• TASK ITEM: State how many lines of the rows below contain the word "listed". Give only the number.

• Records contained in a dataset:
******

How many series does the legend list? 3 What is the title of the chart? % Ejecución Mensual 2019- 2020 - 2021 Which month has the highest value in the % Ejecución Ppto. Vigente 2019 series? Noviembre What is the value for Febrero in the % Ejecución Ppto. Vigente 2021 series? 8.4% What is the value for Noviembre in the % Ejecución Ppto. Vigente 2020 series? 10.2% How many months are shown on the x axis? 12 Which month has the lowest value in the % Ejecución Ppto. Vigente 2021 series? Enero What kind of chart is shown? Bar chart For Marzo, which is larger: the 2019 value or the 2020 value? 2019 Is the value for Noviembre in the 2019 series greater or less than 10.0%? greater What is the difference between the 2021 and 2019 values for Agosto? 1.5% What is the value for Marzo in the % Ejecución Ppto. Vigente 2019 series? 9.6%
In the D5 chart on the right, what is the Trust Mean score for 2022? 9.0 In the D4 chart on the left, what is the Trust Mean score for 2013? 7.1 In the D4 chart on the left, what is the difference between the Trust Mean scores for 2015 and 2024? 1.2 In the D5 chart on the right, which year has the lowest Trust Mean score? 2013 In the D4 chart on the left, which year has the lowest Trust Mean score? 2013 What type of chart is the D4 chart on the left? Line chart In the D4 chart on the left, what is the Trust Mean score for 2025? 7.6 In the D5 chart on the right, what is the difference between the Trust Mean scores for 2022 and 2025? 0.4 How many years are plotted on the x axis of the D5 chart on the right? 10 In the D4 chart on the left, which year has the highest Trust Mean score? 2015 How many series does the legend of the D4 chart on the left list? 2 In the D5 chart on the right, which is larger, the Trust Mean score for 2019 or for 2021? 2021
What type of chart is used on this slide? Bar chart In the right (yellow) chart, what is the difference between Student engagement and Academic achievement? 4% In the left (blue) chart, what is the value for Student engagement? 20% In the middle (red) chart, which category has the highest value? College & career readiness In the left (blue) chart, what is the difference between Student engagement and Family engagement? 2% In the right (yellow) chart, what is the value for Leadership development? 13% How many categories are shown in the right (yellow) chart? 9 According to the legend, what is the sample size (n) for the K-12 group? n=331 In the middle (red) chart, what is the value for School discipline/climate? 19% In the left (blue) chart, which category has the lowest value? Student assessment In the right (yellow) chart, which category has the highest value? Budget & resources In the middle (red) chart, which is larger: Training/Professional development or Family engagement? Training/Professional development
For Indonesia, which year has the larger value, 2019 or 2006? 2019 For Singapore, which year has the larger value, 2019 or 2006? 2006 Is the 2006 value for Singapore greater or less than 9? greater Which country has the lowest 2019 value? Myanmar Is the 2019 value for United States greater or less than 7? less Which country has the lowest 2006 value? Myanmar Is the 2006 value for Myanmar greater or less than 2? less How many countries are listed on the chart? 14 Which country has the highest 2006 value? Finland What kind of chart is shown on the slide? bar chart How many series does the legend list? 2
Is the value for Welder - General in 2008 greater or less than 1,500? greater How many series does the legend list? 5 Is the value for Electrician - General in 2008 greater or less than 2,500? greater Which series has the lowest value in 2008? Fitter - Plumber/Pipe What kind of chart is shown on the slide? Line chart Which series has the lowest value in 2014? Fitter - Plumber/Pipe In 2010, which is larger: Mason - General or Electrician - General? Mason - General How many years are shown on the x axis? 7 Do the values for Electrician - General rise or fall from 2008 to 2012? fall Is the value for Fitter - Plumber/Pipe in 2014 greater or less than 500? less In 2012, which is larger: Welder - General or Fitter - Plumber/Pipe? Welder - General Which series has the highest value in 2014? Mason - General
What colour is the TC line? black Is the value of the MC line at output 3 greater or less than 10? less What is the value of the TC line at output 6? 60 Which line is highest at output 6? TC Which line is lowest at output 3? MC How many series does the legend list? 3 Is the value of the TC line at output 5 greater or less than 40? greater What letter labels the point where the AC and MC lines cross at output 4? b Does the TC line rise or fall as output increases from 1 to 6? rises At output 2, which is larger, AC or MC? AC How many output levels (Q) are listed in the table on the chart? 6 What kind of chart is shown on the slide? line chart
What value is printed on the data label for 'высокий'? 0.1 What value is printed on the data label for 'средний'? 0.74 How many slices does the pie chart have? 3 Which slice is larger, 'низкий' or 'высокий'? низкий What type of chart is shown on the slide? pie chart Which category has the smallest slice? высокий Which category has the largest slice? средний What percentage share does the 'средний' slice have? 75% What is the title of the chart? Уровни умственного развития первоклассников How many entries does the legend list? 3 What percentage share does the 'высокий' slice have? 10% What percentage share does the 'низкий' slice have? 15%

******

• ANSWER BELOW: 2